[GOAL OF THE EXERCISE] Copy out the entries verbatim, from the line with "Looking over the" up to and including the line with "Given what is".

[RECORDS FOR THIS EXERCISE]
BEGIN
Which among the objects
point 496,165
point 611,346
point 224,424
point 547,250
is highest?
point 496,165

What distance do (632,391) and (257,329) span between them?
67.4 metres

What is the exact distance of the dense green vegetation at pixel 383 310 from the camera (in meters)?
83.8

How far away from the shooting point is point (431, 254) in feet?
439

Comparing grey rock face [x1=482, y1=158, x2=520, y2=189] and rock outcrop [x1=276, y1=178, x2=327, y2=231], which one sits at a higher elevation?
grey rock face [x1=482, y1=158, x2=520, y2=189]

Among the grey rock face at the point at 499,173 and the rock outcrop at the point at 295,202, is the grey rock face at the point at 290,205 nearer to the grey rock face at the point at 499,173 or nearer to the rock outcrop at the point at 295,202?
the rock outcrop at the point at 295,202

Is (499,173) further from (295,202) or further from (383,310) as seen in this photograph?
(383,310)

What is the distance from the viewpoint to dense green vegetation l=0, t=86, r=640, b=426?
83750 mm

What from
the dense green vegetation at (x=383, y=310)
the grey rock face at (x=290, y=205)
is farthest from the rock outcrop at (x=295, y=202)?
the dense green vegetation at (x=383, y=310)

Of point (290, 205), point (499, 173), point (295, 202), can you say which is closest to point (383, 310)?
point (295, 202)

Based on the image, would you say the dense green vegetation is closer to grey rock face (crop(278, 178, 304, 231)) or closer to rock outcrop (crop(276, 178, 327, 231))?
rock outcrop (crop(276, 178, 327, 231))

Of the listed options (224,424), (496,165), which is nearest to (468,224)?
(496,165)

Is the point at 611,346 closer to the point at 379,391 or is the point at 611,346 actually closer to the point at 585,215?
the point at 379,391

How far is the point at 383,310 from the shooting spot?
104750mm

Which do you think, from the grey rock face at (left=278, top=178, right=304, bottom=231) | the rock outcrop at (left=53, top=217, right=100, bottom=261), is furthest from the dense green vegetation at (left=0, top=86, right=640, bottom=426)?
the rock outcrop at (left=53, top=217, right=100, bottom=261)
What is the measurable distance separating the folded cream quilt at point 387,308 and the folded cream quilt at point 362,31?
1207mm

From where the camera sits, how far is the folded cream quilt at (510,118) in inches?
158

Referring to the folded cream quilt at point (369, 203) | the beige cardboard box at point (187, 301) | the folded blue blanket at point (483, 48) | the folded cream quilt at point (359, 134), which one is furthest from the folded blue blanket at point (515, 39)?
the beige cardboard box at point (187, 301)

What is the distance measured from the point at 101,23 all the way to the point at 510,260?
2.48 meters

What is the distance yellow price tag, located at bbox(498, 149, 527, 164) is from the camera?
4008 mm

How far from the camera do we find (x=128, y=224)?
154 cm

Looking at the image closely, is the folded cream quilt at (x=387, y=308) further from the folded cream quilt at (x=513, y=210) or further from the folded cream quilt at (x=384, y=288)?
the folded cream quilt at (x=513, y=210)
END
BEGIN
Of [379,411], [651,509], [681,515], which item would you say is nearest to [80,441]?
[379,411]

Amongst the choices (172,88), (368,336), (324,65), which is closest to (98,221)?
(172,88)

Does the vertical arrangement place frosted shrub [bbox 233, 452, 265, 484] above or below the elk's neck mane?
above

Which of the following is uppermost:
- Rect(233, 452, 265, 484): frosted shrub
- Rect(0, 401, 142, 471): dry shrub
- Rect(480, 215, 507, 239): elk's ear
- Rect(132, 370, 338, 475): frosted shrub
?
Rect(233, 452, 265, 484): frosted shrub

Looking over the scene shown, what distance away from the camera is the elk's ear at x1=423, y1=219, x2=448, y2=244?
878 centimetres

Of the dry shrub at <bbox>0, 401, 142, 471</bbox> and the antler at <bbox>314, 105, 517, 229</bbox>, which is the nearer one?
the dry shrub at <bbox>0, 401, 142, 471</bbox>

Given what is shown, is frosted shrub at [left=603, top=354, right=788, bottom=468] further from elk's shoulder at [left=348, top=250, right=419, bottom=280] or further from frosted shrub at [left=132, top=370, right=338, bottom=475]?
END
[EXERCISE ANSWER]
Looking over the scene shown, what distance away from the camera is the elk's ear at x1=423, y1=219, x2=448, y2=244?
878 centimetres

Of the dry shrub at <bbox>0, 401, 142, 471</bbox> and the antler at <bbox>314, 105, 517, 229</bbox>, which is the nearer one?
the dry shrub at <bbox>0, 401, 142, 471</bbox>

Given what is shown, is frosted shrub at [left=603, top=354, right=788, bottom=468] further from elk's shoulder at [left=348, top=250, right=419, bottom=280] or further from frosted shrub at [left=132, top=370, right=338, bottom=475]?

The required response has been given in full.